Recent events in the UK beg similar questions. In jagged contrast with our crises of rising homelessness, growing hunger and widespread poverty we have grossly iniquitous corporate failures, outright greed and tax dodging from rentier landlords, and billionaires acting like reproachful toddlers handing back their broken and unprofitable train sets. Feather-bedded socialism for the rich and devil-take-the-hindmost capitalism for everybody else is not a recipe for long-term stability or happiness.
We know that the wealth to fix our social problems (many times over) already exists. It’s just concentrated in too few hands that too often seem unwilling to work for the common good, either through productive investment or by paying taxes. The upshot is an increasingly divided and sclerotic economic and social system. Torsten Bell from the Resolution Foundation in a recent article on UK wealth inequality (paraphrasing the French economist Thomas Piketty) comments that “who was born with what and who marries whom might make for a good Jane Austen novel, but it can’t be an acceptable answer to the kind of country we want to build.”
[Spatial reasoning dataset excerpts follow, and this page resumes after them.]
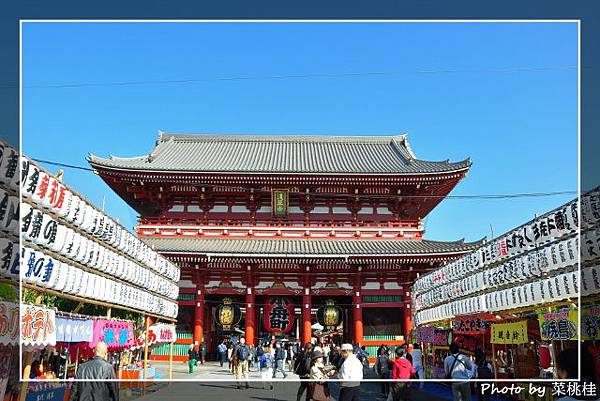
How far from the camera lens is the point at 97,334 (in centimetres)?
942

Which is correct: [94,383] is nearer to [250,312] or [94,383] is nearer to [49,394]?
[49,394]

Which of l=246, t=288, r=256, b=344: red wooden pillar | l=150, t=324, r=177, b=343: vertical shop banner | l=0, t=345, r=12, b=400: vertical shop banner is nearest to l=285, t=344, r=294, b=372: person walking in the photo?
l=246, t=288, r=256, b=344: red wooden pillar

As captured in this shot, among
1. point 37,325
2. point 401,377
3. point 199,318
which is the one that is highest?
point 37,325

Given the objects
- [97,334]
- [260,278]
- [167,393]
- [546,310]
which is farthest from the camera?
[260,278]

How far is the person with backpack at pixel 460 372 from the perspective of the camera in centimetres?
921

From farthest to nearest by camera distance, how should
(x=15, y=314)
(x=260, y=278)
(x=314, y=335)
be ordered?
1. (x=314, y=335)
2. (x=260, y=278)
3. (x=15, y=314)

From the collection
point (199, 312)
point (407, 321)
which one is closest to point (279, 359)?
point (199, 312)

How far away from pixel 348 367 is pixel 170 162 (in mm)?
19334

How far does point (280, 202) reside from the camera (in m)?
22.7

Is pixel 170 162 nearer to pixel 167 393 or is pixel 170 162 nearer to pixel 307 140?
pixel 307 140

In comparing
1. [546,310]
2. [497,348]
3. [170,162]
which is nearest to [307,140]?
[170,162]

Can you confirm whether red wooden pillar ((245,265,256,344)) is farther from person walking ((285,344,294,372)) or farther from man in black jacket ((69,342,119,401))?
man in black jacket ((69,342,119,401))

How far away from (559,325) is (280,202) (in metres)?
15.0

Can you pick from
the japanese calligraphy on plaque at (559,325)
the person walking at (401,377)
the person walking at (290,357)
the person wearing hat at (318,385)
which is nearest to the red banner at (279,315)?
the person walking at (290,357)
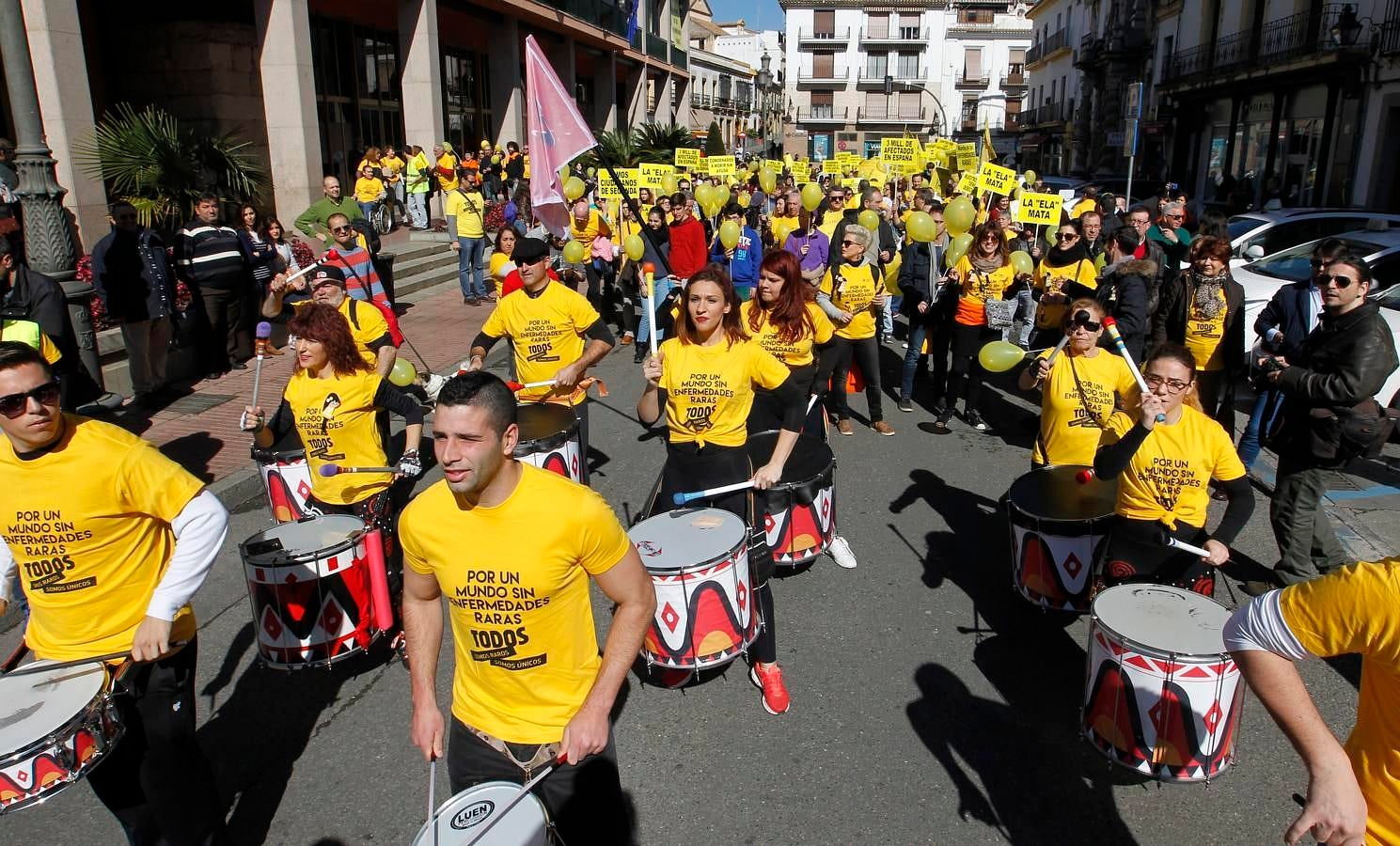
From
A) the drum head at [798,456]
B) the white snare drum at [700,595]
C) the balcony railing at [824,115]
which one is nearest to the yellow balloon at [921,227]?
the drum head at [798,456]

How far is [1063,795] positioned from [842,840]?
0.96m

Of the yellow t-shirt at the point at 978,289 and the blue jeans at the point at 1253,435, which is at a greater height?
the yellow t-shirt at the point at 978,289

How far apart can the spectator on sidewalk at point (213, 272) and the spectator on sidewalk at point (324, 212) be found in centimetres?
127

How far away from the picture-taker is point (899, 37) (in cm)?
7744

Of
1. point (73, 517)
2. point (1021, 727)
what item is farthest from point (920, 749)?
point (73, 517)

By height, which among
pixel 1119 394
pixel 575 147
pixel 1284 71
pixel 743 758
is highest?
pixel 1284 71

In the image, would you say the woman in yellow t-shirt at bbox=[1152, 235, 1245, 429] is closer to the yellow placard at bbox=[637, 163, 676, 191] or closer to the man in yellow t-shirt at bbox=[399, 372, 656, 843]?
the man in yellow t-shirt at bbox=[399, 372, 656, 843]

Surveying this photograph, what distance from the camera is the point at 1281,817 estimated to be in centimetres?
357

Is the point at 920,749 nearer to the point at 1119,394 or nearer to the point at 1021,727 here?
the point at 1021,727

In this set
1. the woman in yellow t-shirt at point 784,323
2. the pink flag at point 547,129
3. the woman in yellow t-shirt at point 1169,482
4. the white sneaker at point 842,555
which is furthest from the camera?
the pink flag at point 547,129

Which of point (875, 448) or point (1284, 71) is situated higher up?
point (1284, 71)

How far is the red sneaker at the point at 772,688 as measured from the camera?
431cm

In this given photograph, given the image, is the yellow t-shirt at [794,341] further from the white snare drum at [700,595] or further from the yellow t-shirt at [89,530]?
the yellow t-shirt at [89,530]

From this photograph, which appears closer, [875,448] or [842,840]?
[842,840]
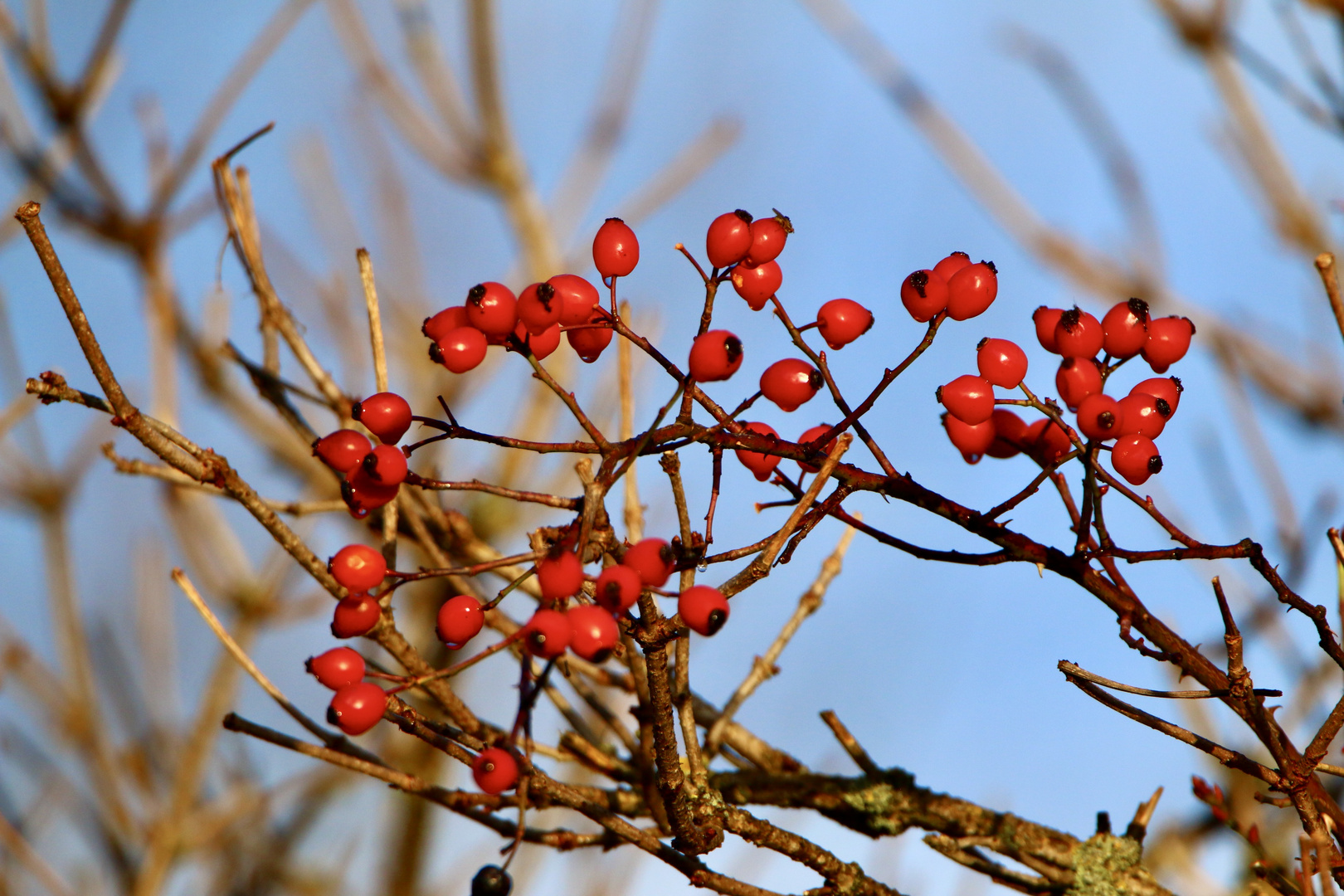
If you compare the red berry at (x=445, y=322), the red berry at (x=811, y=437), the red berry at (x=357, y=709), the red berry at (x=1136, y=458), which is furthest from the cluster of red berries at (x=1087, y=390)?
the red berry at (x=357, y=709)

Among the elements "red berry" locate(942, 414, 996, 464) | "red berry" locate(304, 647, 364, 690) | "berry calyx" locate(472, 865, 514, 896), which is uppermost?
"red berry" locate(942, 414, 996, 464)

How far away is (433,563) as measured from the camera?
4.14 ft

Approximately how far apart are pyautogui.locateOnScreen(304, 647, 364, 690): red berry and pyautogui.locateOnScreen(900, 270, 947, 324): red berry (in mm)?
594

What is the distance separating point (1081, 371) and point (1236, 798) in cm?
172

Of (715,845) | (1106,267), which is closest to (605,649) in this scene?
(715,845)

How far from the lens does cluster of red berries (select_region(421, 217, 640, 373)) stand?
873 millimetres

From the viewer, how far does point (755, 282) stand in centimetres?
94

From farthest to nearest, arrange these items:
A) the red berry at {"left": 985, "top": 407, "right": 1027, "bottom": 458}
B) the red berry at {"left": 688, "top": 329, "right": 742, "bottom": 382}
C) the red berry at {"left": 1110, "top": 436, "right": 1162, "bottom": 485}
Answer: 1. the red berry at {"left": 985, "top": 407, "right": 1027, "bottom": 458}
2. the red berry at {"left": 1110, "top": 436, "right": 1162, "bottom": 485}
3. the red berry at {"left": 688, "top": 329, "right": 742, "bottom": 382}

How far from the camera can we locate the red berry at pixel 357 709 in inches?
32.8

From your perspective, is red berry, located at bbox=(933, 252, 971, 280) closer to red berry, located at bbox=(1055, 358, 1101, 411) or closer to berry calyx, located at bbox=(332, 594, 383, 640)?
red berry, located at bbox=(1055, 358, 1101, 411)

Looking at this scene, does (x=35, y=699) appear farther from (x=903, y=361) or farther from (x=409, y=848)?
(x=903, y=361)

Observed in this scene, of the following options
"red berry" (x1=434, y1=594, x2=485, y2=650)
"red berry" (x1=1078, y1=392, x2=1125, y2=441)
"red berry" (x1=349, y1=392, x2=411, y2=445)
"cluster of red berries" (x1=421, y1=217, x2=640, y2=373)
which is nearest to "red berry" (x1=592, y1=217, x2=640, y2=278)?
"cluster of red berries" (x1=421, y1=217, x2=640, y2=373)

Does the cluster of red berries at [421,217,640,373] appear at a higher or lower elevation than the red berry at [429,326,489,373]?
higher

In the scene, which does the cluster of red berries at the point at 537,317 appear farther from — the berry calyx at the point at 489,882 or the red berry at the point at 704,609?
the berry calyx at the point at 489,882
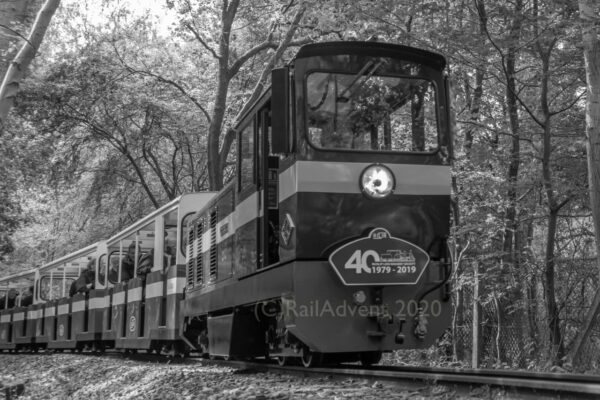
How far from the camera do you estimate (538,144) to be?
13.6m

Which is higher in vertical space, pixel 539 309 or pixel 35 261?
pixel 35 261

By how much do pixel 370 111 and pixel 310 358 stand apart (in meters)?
2.69

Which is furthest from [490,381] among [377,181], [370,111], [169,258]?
[169,258]

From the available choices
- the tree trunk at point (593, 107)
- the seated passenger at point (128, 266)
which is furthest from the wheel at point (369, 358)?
the seated passenger at point (128, 266)

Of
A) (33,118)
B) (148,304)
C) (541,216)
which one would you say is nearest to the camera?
(541,216)

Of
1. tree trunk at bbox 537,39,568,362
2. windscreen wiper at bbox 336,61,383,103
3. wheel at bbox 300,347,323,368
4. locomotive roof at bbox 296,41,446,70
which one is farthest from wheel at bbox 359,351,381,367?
tree trunk at bbox 537,39,568,362

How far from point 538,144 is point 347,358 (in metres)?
6.96

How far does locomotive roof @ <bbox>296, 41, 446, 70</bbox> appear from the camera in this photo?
7289 mm

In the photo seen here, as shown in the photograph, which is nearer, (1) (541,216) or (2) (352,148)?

So, the rich in the UK and across the world have a choice: they can either continue to see people and planet merely as resources for them to exploit for their own enrichment, or they can join in the efforts to slash inequality, eradicate poverty and transition to a sustainable economic model. If they continue to make the wrong choices then more and more people will inevitably ask: what use are the rich and why do we tolerate them?